Local management would have a greater impact on poverty reduction, said Sophal, and

gave the example of one village in the study that was better off after it actually

received access to 50 percent of the fish. However too often commercial interests

do not allow communes to access the resources.

"Enforcement of the law is more important," he said. "Most of the

benefits are channeled to the Phnom Penh people."

Food security was exacerbated by the steadily mounting population in which few family

members earned money yet had many children to support. Agriculture was not expanding

fast enough to feed the population, said the report.

Farm yields were low due to credit constraints, inadequately controlled irrigation,

as well as poor infrastructure and links to markets. That combined with fluctuations

in rice prices left small farmers facing perpetual indebtedness.

Farming provided only about a third of rural income which meant villagers also relied

heavily on natural resources. However forests, water, fish and mangroves were all

under increased strain because they were not properly managed.

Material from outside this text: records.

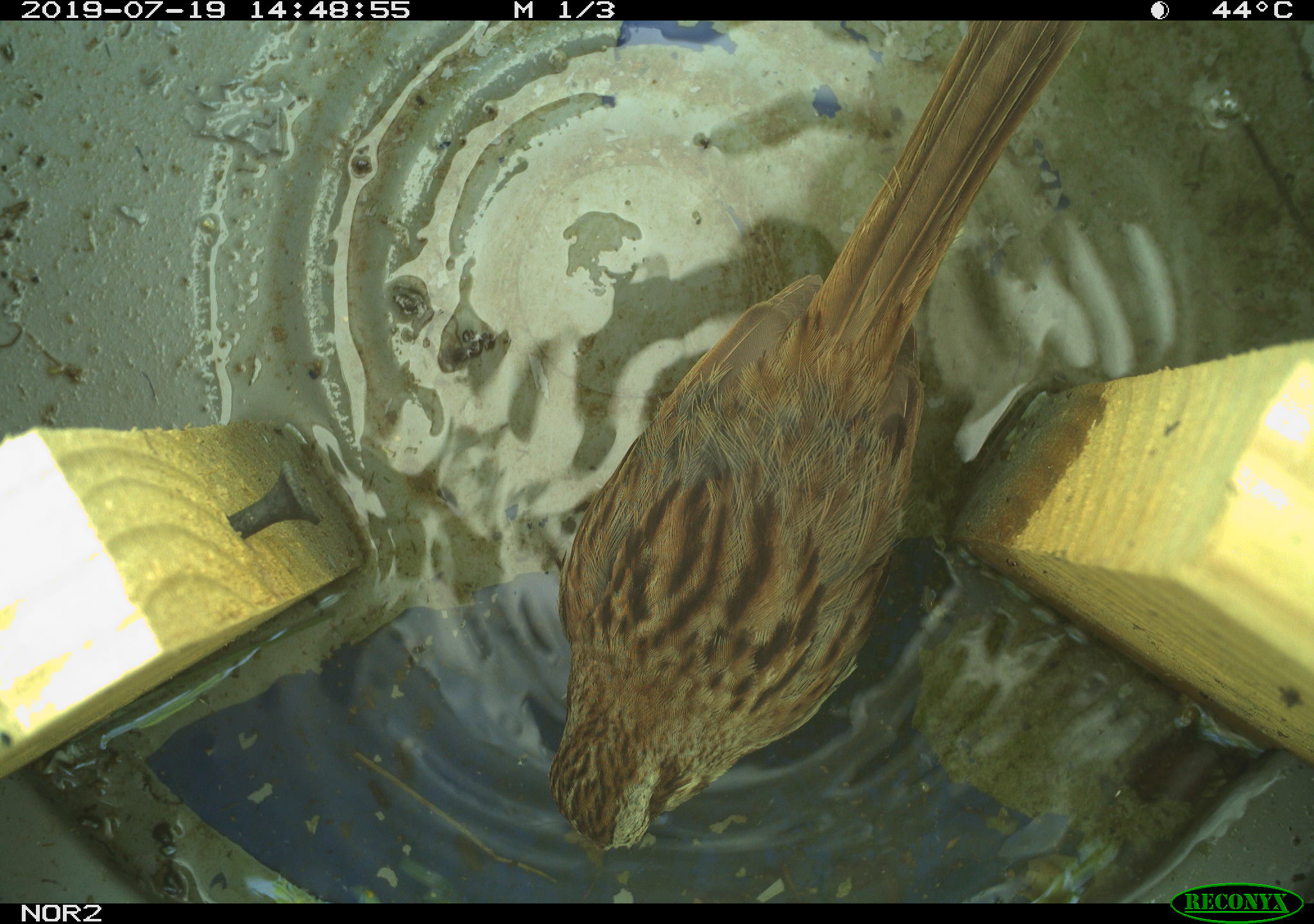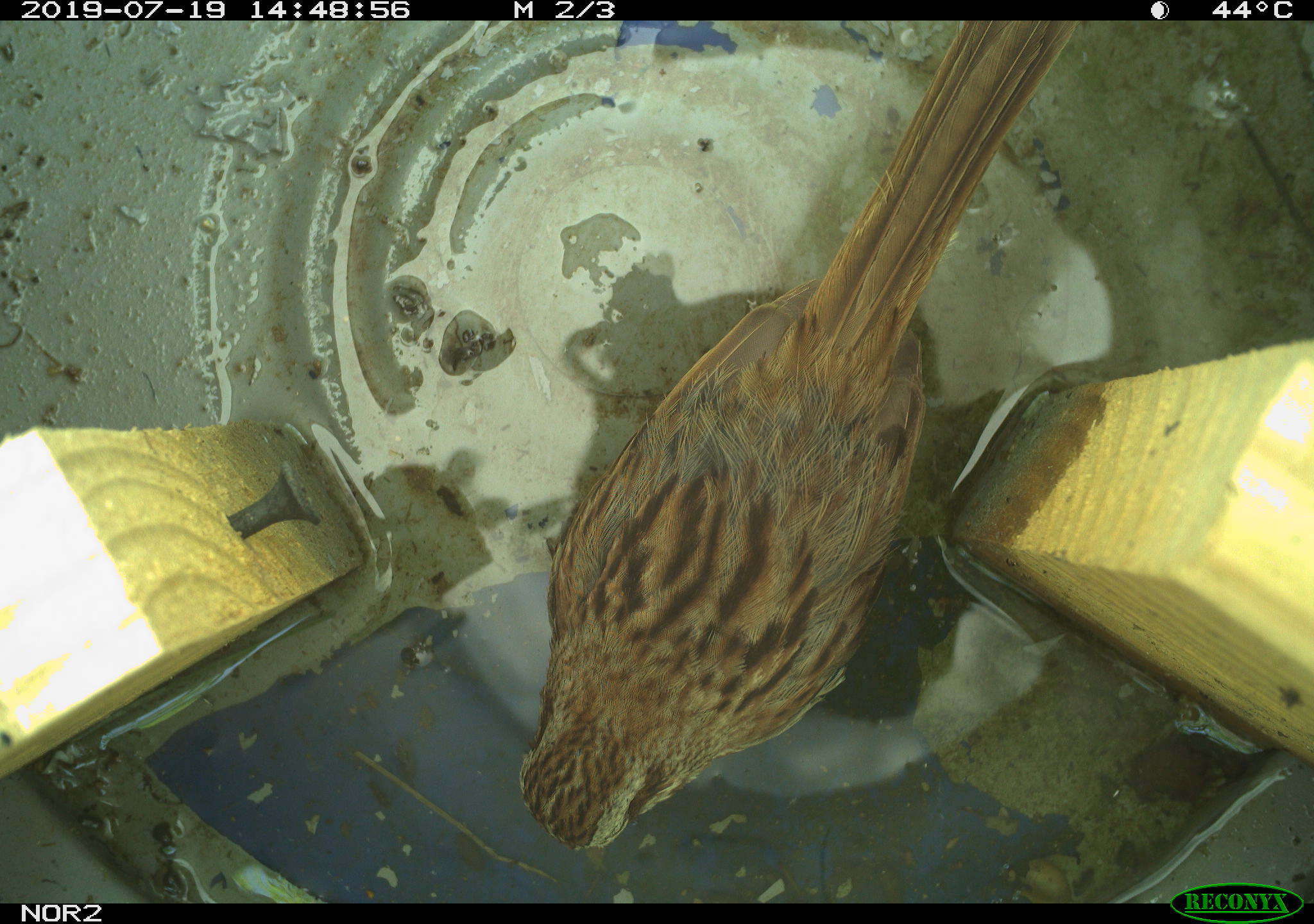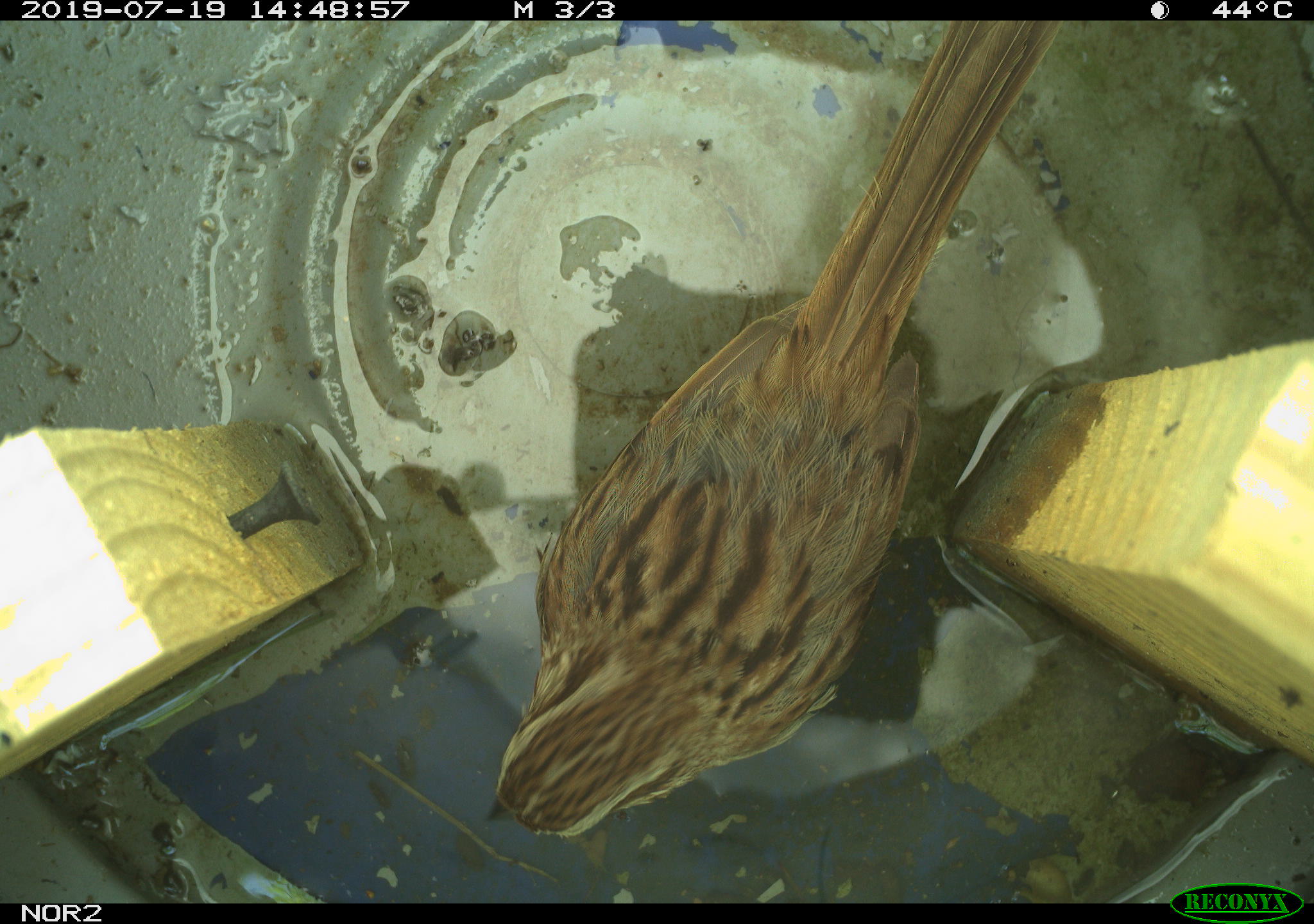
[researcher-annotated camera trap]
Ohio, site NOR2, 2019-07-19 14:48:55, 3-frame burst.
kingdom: Animalia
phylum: Chordata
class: Aves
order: Passeriformes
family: Passerellidae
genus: Melospiza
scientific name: Melospiza melodia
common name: song sparrow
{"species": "song sparrow (Melospiza melodia)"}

"It is not that the village communities are responsible for all the degradation

- in fact much of the demand emerges from outside the agrarian society - but they

nevertheless face the consequences," the report stated.

Sophal said there needed to be a change in attitude towards resource management.

"I think we need to reconsider the approach we've used so far," he said.

"Commercialization hasn't benefited the poor; it has benefited the rich."

CDRI's Kim Sedara, who also co-authored the study, said: "In every country,

when you have a population increase you have very limited natural resources. There's

no way you can manage them."

As natural resources were the main source of people's livelihoods, landlessness stood

out as a significant problem. Around 20 percent of rural households did not own land

and absolute landlessness was increasing by about 2 percent each year. Strangely,

those with land were often worse off.

"I think one of the striking issues is the near landlessness," said Sophal.

"Landlessness, per se, doesn't matter very much."

One quarter of the survey population was found to hold land plots of less than 0.5

hectares, an insufficient size to make them economically viable. And since they are

tied to the land during the cultivation period, most will not leave in search of

opportunities like those who do not have property.

"It's important that other job opportunities open for them," said Sophal.

The study said despite past census reports indicating otherwise, most rural workers

performed wage labor. But as farm jobs declined for low skilled workers, other employment

was not expanding fast enough. Also the wages were usually insufficient to ensure

households got enough to eat.

"To compensate for low incomes, increasing numbers, particularly from border

areas, travel to either Thailand where the wages could be higher, or migrate to urban

areas in a hope to earn a better living," said the study.

CDRI's Sophal added that if the situation in rural areas did not change "we'll

see more poverty and more cross border and rural migration".